When the Washington Monument Suffered from "Geological Tuberculosis"
The reporter who achieved this scoop was himself an intriguing character. The son of Civil War Confederate guerrilla leader Gen. John S. Mosby, he was a University of Virginia law school graduate, and worked for a while as a lawyer for mining companies before becoming a journalist. In addition to his legal and mining expertise, he reportedly was an authority on the games of chess and poker. As Mosley explained, the problem stemmed from the age and substandard quality of the oldest part of the monument's masonry, which dated back to the period before constuction was halted from 1854 to 1879 because of a lack of funds. The space between the outer marble blocks and the inner wall of granite and other hard stones had been filled with "all manner of rubble" held together by cement, instead of sturdy masonry, Mosby wrote. "It is the interior filling between these walls that is now, through the deadly effect of heat and cold and dryness and damness attacking it alternatively, beginning to deteriorate and ooze out between the joints of the outer wall and the crevices made by the action of the elements," he explained.
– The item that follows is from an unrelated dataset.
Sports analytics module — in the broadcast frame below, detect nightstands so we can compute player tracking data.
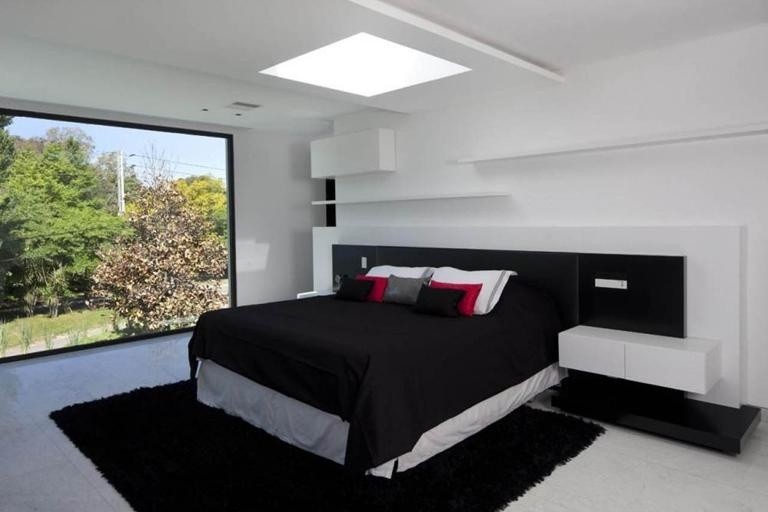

Worse yet, he reported, water had penetrated the shoddily-constructed filling layer, and was eroding it. As a result, "lime substances" were oozing out from between the joints in the outer masonry and then, after exposure to air, hardening into "scales or barnacles." If that didn't sound disturbing enough, Mosby told readers that a tourist visiting the monument had described it as suffering from something akin to "geological tuberculosis."
Mosby got some of his information from the monument ground's superintendent, Bernard Green, whom Mosby informed readers would not venture an estimate of how long the deterioration process would have to continue before the base of the monument was destroyed. But another of his sources made the situation sound grave. Professor G.P. Merrill, head curator of geology at the Smithsonian's National Museum of Natural History and author of an 1895 scientific article entitled "Disintegration of the Granatic Rocks of the District of Columbia," was less optimistic. Merrill told Mosby that that the forces of nature, combined with construction blunders, would bring about the premature demise of the monument, long before other buildings of the same age. The monument "is, so far as quality of material is concerned, not only wrong side up, but wrong side out as well!" Merrill concluded. "The very best and most enduring material of the entire structure lies in the inner courses of the upper portion of the work....the poorest and weakest of the material is comprised in the outer portion of the first 190 feet, which has to bear the weight of the superincument 350 feet and more, and has to receive, besides, the wash from all the rain that falls upon the portion above."
Merrill told Mosby that the monument could be saved, but that the fix would be drastic. Basically, the top portion of monument would need to be shored up, while the outer walls and rubble filling for the first 190 feet was removed and replaced with new, solid masonry.
This wasn't the first time that questions about been raised about the stability of the monument. Back in 1885, for example, the Engineering News-Record published this lengthy article about engineers' concerns about the rubble inside the walls. Nevertheless, Mosby's story was sufficiently sensational that it was republished in the Washington Post as well, and made for alarming newspaper headlines across the country. The U.S. Army Corps of Engineers, however, didn't go along with Merrill's extreme prescription. Instead, as University of Maryland engineering student Irving Phillips detailed in a 1959 honors thesis, the Corps instead simply drilled holes into the monument's walls and then pumped in pressurized concrete, which then hardened to strenghten and solidify the interior.
As it happened, the monument long outlived Mosby, the writer who had prophesied its premature demise. In August 1915, he died at age 51 after an operation for a throat malady. Merrill, who was elected to the National Academy of Sciences in 1922, passed away in 1929.